Quem revela o significado dessas expressões e como será a vida quando vigorar a Política Nacional de Resíduos Sólidos (PNRS) é Ricardo Abramovay, professor de economia da Universidade de São Paulo especializado em desenvolvimento sustentável.

A reportagem é de Alexandre Severo e publicada por Planeta Sustentável, 19-12-2013.

Sobre o tema, ele e colegas lançaram o estudo Lixo Zero – Gestão de Resíduos Sólidos para uma Sociedade Mais Próspera, disponível em formato digital pelo Planeta Sustentável (que lançou Muito Além da Economia Verde, de sua autoria, em 2012), do qual é conselheiro. O economista alerta que se deve frear a exploração dos recursos naturais e estimular a reciclagem: “Lixo é riqueza, não pode ser desperdiçado”.

Eis a entrevista.

Qual é o ponto crucial da Política Nacional de Resíduos Sólidos?

É a chamada responsabilidade compartilhada. Ela sinaliza que estamos todos incumbidos de dar destinação correta ao lixo produzido: as prefeituras, os governos estaduais e federal, as empresas e o próprio consumidor. É importante delimitar em que consiste o compromisso de cada um; sobretudo, saber quem paga a conta. Para o consumidor, a responsabilidade compartilhada exige que ele separe seu lixo, preparando-o para a reciclagem, sob pena de multa. A lei prevê também o conceito da responsabilidade estendida. Com ela, o produtor ou o importador (denominados poluidores-pagadores) terão de responder pelo envio apropriado dos rejeitos do que venderem ao consumidor final, incluindo a estruturação da logística reversa – o recolhimento e a devida reciclagem desses produtos pós-consumo –, para que tenham destinação mais adequada que não os aterros.

■ ENUNCIADO ■
Reproduza fielmente a parte do texto sobre a Política Nacional de Resíduos Sólidos que começa em "A reportagem é" e segue até "Eis a entrevista.".

(Linhas sobre posicionamento espacial)
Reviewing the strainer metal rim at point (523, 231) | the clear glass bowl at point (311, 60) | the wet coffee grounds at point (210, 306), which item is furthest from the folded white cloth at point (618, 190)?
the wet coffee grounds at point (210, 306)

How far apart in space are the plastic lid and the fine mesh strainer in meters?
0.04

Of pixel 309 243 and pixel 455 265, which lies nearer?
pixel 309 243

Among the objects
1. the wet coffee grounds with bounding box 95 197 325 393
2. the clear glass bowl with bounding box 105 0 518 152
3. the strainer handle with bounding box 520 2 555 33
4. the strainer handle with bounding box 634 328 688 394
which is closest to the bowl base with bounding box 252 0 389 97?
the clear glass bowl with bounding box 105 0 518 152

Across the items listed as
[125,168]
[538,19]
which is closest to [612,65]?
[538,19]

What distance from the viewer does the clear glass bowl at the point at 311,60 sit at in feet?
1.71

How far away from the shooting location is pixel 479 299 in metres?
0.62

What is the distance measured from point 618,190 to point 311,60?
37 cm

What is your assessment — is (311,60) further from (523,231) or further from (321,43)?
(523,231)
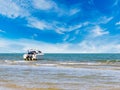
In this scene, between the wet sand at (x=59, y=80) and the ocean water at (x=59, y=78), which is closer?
the wet sand at (x=59, y=80)

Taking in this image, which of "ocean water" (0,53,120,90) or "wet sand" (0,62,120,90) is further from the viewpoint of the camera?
"ocean water" (0,53,120,90)

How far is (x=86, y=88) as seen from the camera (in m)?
19.1

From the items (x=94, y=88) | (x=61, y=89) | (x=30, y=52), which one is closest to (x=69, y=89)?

■ RESPOSTA À TAREFA ■
A reportagem é de Alexandre Severo e publicada por Planeta Sustentável, 19-12-2013.

Sobre o tema, ele e colegas lançaram o estudo Lixo Zero – Gestão de Resíduos Sólidos para uma Sociedade Mais Próspera, disponível em formato digital pelo Planeta Sustentável (que lançou Muito Além da Economia Verde, de sua autoria, em 2012), do qual é conselheiro. O economista alerta que se deve frear a exploração dos recursos naturais e estimular a reciclagem: “Lixo é riqueza, não pode ser desperdiçado”.

Eis a entrevista.